As most of these sets were built on outdoor lots, Ha-jun Lee had to consider the sun's position. After all, access to sunlight is one of Parasite's most potent details of class differentiation. In the story, we mainly follow two families, the wealthy Parks, and the impoverished Kims. Both of them live in houses with wide rectangular windows that frame the outside like Cinemascope, but the views they experience are radically different. The Parks enjoy a vision of utmost peace, a sunny garden sheltered from the city surroundings, while the Kims, who live in a sub-basement apartment, see a gloomy street where drunk guys piss. We may believe the sun is for everyone, but only the wealthy can enjoy it.

This brings us to how the scenography reflects and augments the film's themes and story, its characterizations, visual discourse and comments on class. One of the greatest elements of the designs is its use of vertical movement as a delineation of the social ladder. Because of the camera choreography, the interiors are drawn with horizontality in mind, but their relation to each other is defined by upwards motion. To get out of the Kim apartment you have to go up a flight of stairs since their domestic environment is below even the street level. Even so, when they've reached the surface, everywhere they look there are stairs and hills, always some background noise highlighting how low they are in the urban space.

Up, up you go, up staircases and ramps, tilted roads and steep inclines until you reach the neighborhood of the Parks' abode. Their house is the castle on a hill, superior even to their rich neighbors' abodes. The first time the camera tilts up and sees the sun is when we first glance at that beautiful house. We discover the house through the eyes of the Kims' ambitious son, and its beauty is known to us through his awed perspective. It's a wonder of architecture, full of open space and even more stairs, up to the bedrooms and down to the pantry. Well, as we end up discovering, there are even more stairs, but that's a bit too close to spoiler territory for comfort.

The conversation between houses isn't just done by windows, sun and verticality as a metaphor for class mobility. There's the fact the Parks' home was designed by an architect, made to be purposefully empty, its objects carefully put away in elegant storage. The Kims' quarters, on the other hand, are defined by a lack of space, clutter everywhere including the pizza boxes they fold for measly pay. It's not all contrasts, however. Perchance the most lacerating aspects of their dynamic are the similarities, like walls covered in tokens of family pride. Medals and school distinctions for the poor, carefully curated family photos and childish artistry for the one percent.

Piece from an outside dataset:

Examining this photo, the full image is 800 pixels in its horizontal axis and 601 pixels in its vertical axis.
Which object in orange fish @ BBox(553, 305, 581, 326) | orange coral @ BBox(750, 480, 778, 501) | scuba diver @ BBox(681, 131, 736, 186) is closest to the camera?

Still, what's most affecting is how the sets help us understand how this story is a mere synecdoche for systemic inequality. The Kims and the Parks are singular cases of class contrast, but they are far from the only ones affected. Individually, none of these people is the problem, the social structure is the true monster of Parasite. The stairs, the windows, the garden, the emptiness and clutter, they all make us see the shape of the economy that dooms poor people to be forever miserable and lets the rich become societal parasites, feeding off the work of others while enclosing themselves in their oasis. The scenography is the story's villain, but the audience's hero since it helps open our eyes to the horrors that are always there but so often overlooked.